For major feature announcements that significantly change the way users interact with your product or provide substantial new value, modal windows and dedicated in-app pages are highly recommended. These formats are hard to miss and provide sufficient space to elaborate on the feature's benefits.
For example, Scalable Press (a customized goods producer) launched their new feature, “Cashback Streaks,” using a modal window. What makes this announcement especially interesting is that Scalable Press included a 0–5 rating scale, allowing users to provide instant feedback on the new cash back program. It's a clever way to capture initial user sentiment at a moment of high engagement.
For minor feature updates or improvements, tooltips, slideouts, and checklists might be more appropriate. These formats are less disruptive to the user experience and can effectively introduce new functionalities without overwhelming users.
For example, HubSpot announced a new feature to view social posts in a calendar view using a tooltip tour.
Regardless of the feature's size or impact, emails should be a crucial part of your announcement strategy. Emails serve as a long-term record of the update, reach users not currently active in the app, and allow you to include additional details or resources.

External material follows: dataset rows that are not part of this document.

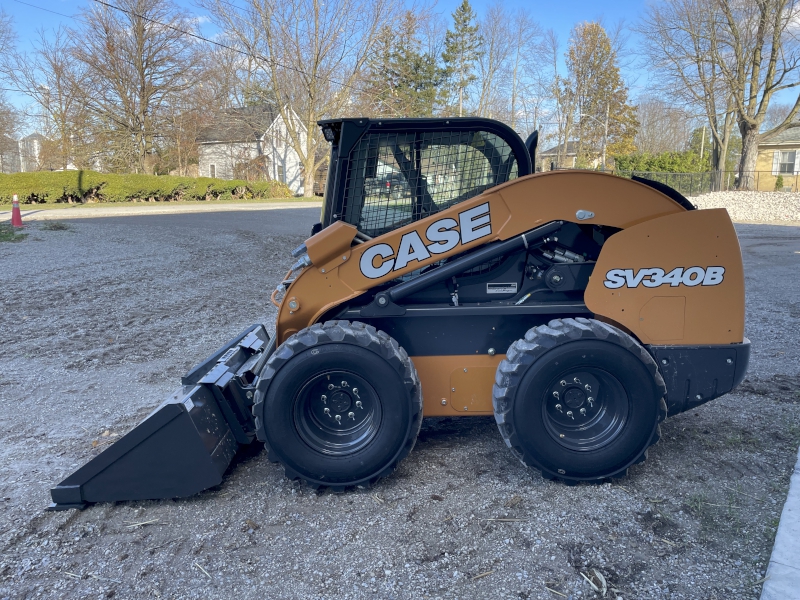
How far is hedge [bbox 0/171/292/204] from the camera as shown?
26359 mm

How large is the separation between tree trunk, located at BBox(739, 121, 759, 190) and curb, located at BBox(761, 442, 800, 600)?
35227mm

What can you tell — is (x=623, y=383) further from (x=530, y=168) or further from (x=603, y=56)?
(x=603, y=56)

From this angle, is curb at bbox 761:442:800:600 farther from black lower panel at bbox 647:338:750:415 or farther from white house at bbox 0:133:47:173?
white house at bbox 0:133:47:173

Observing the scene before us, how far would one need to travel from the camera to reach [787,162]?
152 feet

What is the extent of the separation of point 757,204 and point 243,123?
A: 32.9 meters

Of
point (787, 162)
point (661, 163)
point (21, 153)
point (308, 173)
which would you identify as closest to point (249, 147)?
point (308, 173)

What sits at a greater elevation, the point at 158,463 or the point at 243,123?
the point at 243,123

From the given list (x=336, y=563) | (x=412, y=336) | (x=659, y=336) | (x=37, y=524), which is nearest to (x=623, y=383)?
(x=659, y=336)

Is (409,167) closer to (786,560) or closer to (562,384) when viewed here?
(562,384)

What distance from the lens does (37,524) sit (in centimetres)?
337

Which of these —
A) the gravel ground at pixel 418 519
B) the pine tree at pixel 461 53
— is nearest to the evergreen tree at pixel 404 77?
the pine tree at pixel 461 53

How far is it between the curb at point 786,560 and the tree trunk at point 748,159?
35.2 m

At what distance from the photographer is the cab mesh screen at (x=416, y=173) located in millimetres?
3984

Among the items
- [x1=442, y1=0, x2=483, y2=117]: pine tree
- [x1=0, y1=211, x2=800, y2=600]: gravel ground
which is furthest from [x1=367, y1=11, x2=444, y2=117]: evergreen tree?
[x1=0, y1=211, x2=800, y2=600]: gravel ground
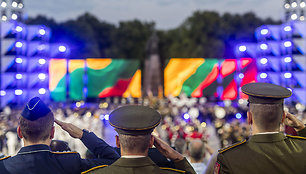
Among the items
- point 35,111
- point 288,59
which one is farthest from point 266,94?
point 288,59

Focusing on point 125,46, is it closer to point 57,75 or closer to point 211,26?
point 211,26

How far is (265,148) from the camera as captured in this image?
2543 mm

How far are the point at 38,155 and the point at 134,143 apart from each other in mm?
828

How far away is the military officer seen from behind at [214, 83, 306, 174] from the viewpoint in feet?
8.14

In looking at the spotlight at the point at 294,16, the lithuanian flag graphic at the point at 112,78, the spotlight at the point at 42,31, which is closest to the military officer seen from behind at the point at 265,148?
the spotlight at the point at 42,31

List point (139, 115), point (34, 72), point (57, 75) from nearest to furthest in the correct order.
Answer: point (139, 115), point (34, 72), point (57, 75)

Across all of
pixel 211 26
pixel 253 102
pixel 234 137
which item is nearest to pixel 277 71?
pixel 234 137

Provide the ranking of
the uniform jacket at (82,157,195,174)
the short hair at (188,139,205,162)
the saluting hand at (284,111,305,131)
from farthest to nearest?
the short hair at (188,139,205,162), the saluting hand at (284,111,305,131), the uniform jacket at (82,157,195,174)

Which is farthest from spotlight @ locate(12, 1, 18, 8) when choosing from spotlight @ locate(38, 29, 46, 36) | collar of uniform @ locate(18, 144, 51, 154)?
collar of uniform @ locate(18, 144, 51, 154)

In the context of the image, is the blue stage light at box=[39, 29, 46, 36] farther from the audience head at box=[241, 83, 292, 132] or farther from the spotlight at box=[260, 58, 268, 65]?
the audience head at box=[241, 83, 292, 132]

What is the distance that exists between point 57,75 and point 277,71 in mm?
18405

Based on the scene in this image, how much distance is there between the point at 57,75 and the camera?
2830 cm

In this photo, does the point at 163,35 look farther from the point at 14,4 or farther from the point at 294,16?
the point at 14,4

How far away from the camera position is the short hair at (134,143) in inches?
87.7
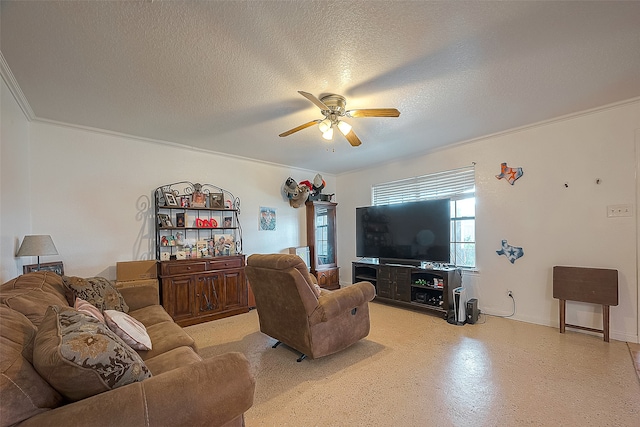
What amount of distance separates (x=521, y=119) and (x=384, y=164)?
227cm

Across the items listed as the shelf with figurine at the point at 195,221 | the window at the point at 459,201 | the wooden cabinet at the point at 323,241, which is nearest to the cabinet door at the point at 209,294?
the shelf with figurine at the point at 195,221

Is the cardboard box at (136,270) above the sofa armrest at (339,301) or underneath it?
above

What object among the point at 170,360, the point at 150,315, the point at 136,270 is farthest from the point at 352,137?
the point at 136,270

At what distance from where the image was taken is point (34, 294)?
1.60m

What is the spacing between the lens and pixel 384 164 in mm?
5188

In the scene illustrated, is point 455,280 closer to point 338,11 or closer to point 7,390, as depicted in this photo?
point 338,11

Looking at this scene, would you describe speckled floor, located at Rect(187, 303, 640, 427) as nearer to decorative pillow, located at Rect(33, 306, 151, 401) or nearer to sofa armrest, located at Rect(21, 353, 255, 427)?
sofa armrest, located at Rect(21, 353, 255, 427)

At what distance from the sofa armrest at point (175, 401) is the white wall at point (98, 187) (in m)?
2.33

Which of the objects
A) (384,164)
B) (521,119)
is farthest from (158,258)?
(521,119)

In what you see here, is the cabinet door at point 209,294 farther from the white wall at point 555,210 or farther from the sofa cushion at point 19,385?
the white wall at point 555,210

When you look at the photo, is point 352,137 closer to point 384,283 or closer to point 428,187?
point 428,187

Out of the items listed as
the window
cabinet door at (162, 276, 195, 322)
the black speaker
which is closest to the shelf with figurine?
cabinet door at (162, 276, 195, 322)

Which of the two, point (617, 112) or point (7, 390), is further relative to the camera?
point (617, 112)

For Example, Semrush sent an email to announce their new link building tool:
Tip: Ensure the format you choose provides an optimal user experience and supports the feature's value proposition. Also, make sure it's accessible and easy for users to understand and interact with.
Step 4: Craft a compelling message.
Start with a catchy and informative header.
Personalize the message by referencing the user by name or with other relevant user data.
Highlight the value proposition of the feature in persuasive language.
Include a clear call-to-action (CTA) that encourages users to try the feature.
Keep the message brief and easy to read.
Create different versions of the message tailored to specific problems users face.